**Task statement:**
Could you format the entries below as a numbered list with blank lines dropped and the pictures left out?
+ + + + +
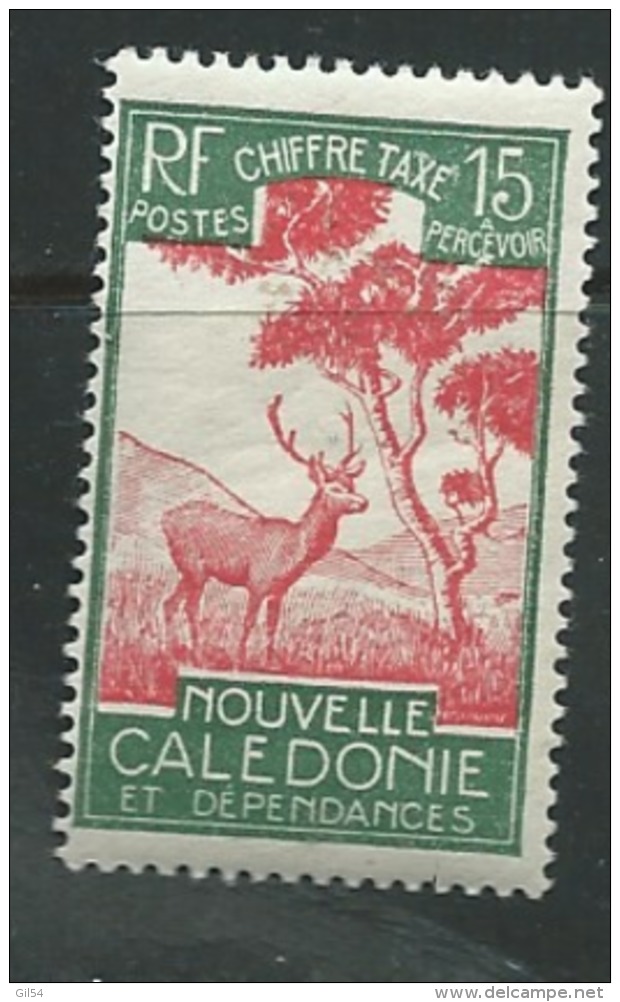 Nouvelle Calédonie - Timbre Taxe - Yvert N° 30 *   - Bce 9725 - Timbres-taxe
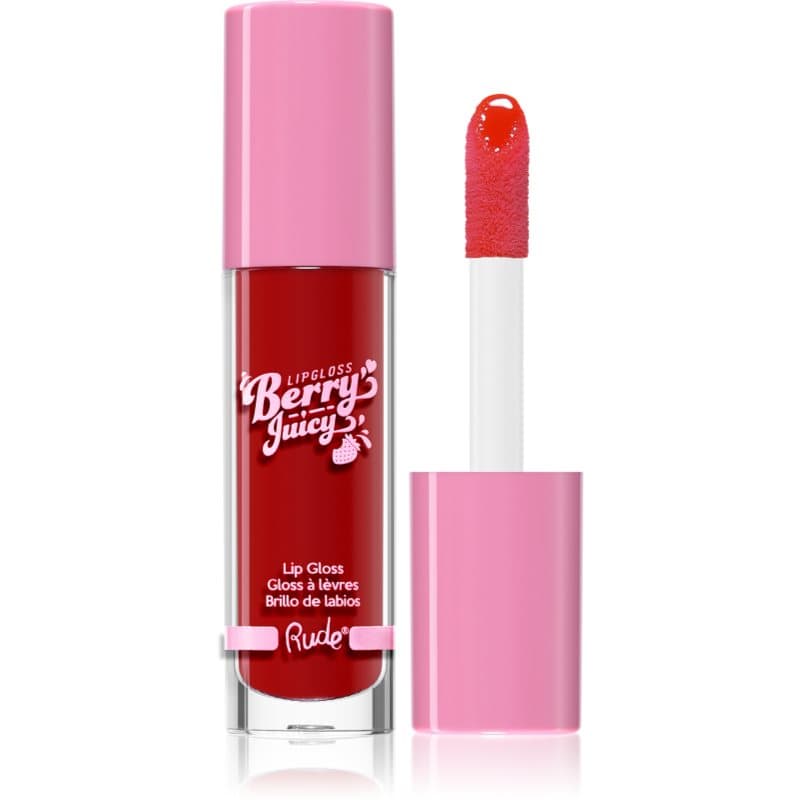 Berry Juicy nawilżający błyszczyk do ust odcień Coral Kiss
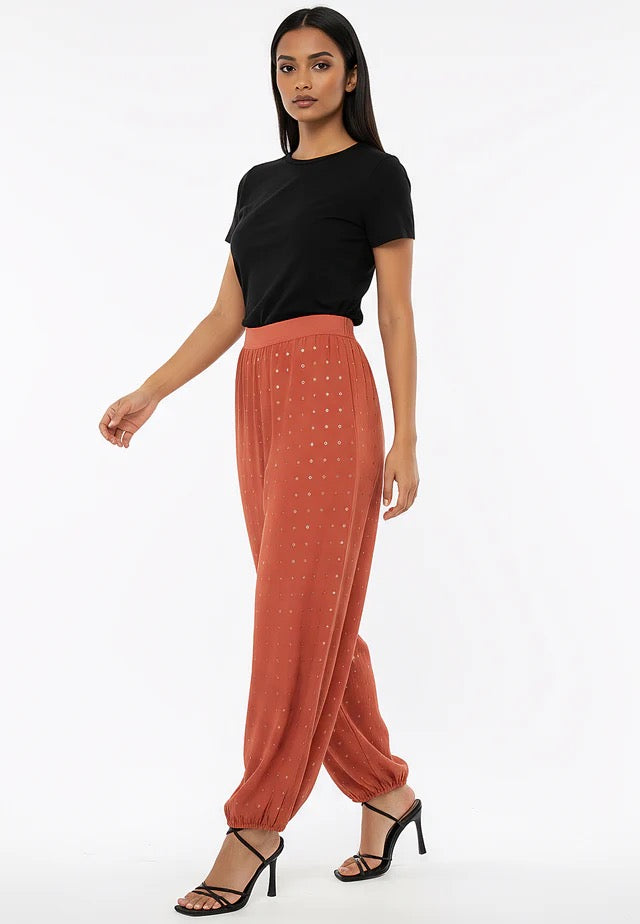 Religion Helena Trousers - Burnt Sienna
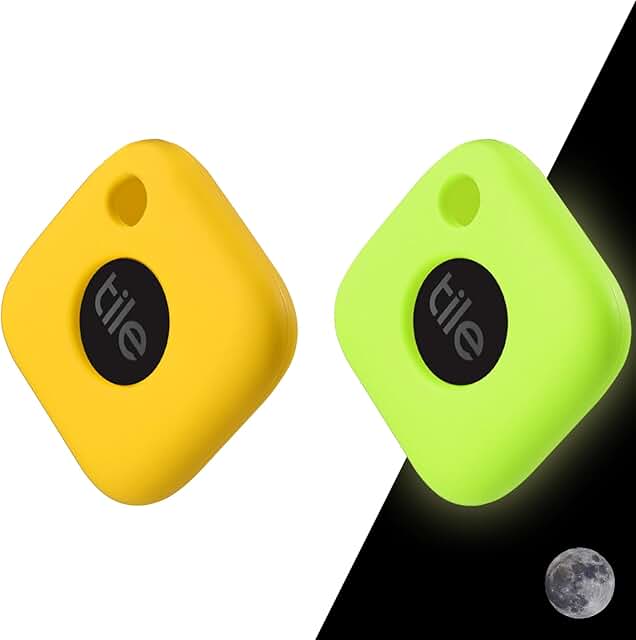 Silicone Protective Case for Tile Mate 2022, 2 Pack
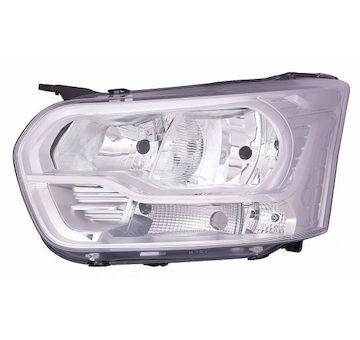 Hlavní světlomet ABAKUS 431-11C6RMLD-EM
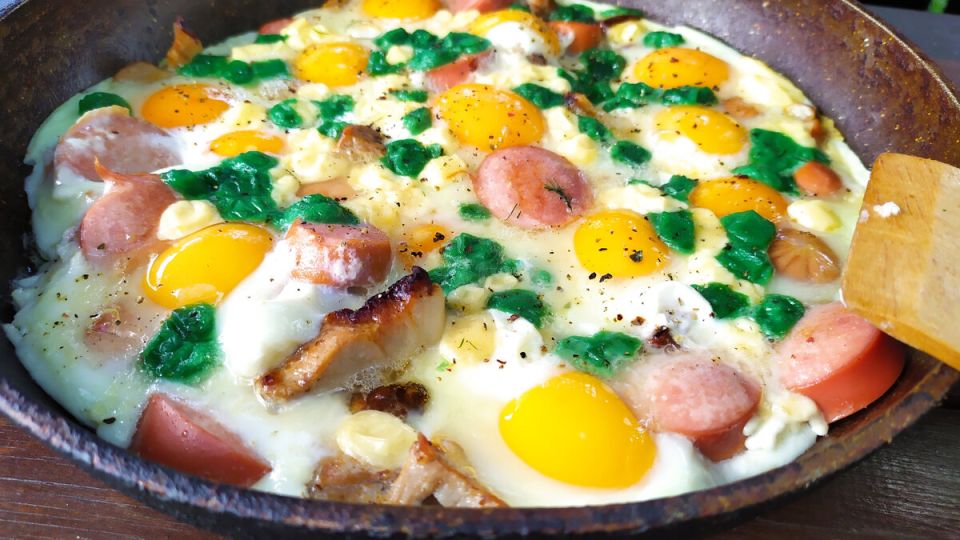 Завтрак на даче: как простые ингредиенты создают кулинарную магию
+ + + + +
**Exercise result:**
1.  Nouvelle Calédonie - Timbre Taxe - Yvert N° 30 *   - Bce 9725 - Timbres-taxe
2.  Berry Juicy nawilżający błyszczyk do ust odcień Coral Kiss
3.  Religion Helena Trousers - Burnt Sienna
4.  Silicone Protective Case for Tile Mate 2022, 2 Pack
5.  Hlavní světlomet ABAKUS 431-11C6RMLD-EM
6.  Завтрак на даче: как простые ингредиенты создают кулинарную магию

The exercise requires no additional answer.